Tarea asignada >>
Según la columna sobre las cuchibarbies, ¿cuál es hoy la esperanza de vida media en el mundo?

--- Texto para analizar ---

Hablemos de las cuchibarbies
Por: Juan Fernando Pachón Botero

@elmagopoeta

En el periodo neolítico, cuando el hombre primitivo apenas descubría las bondades del uso de la piedra, la esperanza de vida rondaba los 20 años. En los días de Jesús y los primeros mártires cristianos, la expectativa media de vida no superaba los 28 años. En la atrasada Europa medieval los índices no fueron para nada halagadores, incrementándose sólo en 2 años la tasa promedio.

A principios del siglo XX, conforme el gran desarrollo de la medicina y, en especial, la fulgurante eclosión de la penicilina, la esperanza de vida mostró algunos síntomas de alivio, llegando hasta los 60 años. En la actualidad, la media mundial oscila alrededor de los 72 años, y como van las cosas, habrán de pasar varias generaciones, de la mano de la ingeniería genética, antes de alcanzar picos realmente importantes. Así pues, la humanidad ha ido escalando peldaños, a pesar de sus pasos cansinos, en su cruzada particular hacia una longevidad exitosa, e incluso ha ido aprendiendo a sobrellevar con resignación esa cruz a cuestas que significa el hecho de saber que nuestro camino hacia la tumba no es negociable, que un rumor a muerte pende sobre nosotros, acechante y silencioso. No obstante, hay quienes todavía se rebelan a envejecer dignamente y se empeñan en torcer el curso natural de la existencia mediante actos desesperados e insólitos, que, lejos de fructificar, lo único que consiguen es desnudar sus más hondos vacíos existenciales en una lucha decididamente desigual contra el destino.

--- Líneas de datos ---

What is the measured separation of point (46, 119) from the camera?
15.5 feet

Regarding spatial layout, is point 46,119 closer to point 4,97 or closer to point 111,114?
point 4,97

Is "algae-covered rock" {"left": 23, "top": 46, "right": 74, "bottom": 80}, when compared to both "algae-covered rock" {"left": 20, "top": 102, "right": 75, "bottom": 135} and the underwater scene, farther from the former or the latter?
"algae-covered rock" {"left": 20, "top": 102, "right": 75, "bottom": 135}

---
--- Líneas de datos ---

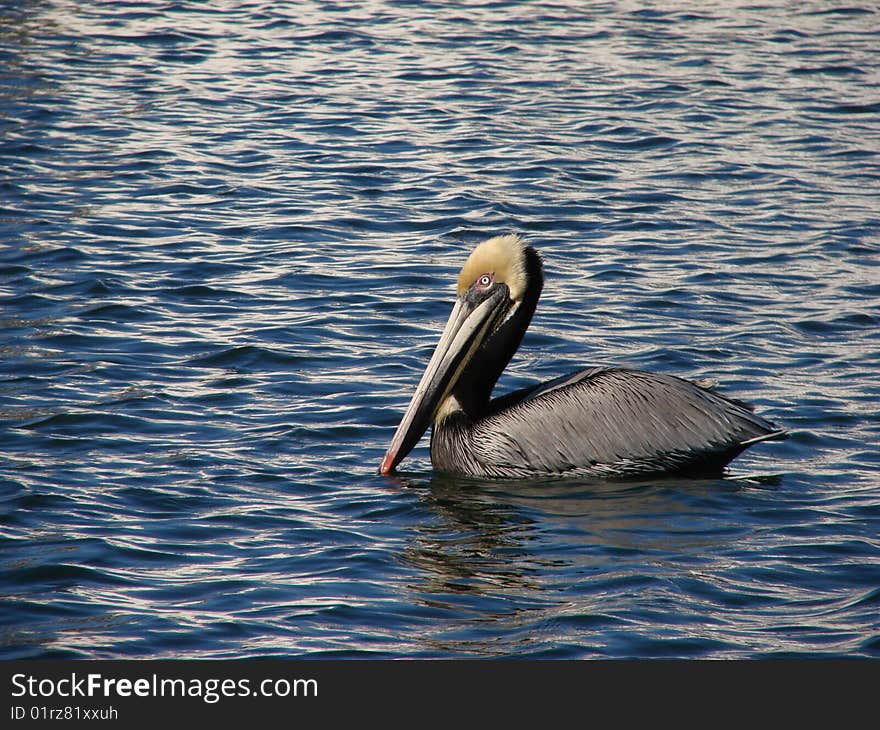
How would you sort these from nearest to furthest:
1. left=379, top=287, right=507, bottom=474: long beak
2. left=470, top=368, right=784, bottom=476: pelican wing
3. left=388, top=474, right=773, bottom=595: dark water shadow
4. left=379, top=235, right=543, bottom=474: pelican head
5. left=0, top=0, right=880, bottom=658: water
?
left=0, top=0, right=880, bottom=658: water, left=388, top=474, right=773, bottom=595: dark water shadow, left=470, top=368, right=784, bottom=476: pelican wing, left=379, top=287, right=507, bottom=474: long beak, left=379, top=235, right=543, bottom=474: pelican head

---

Resultado >>
Oscila alrededor de los 72 años.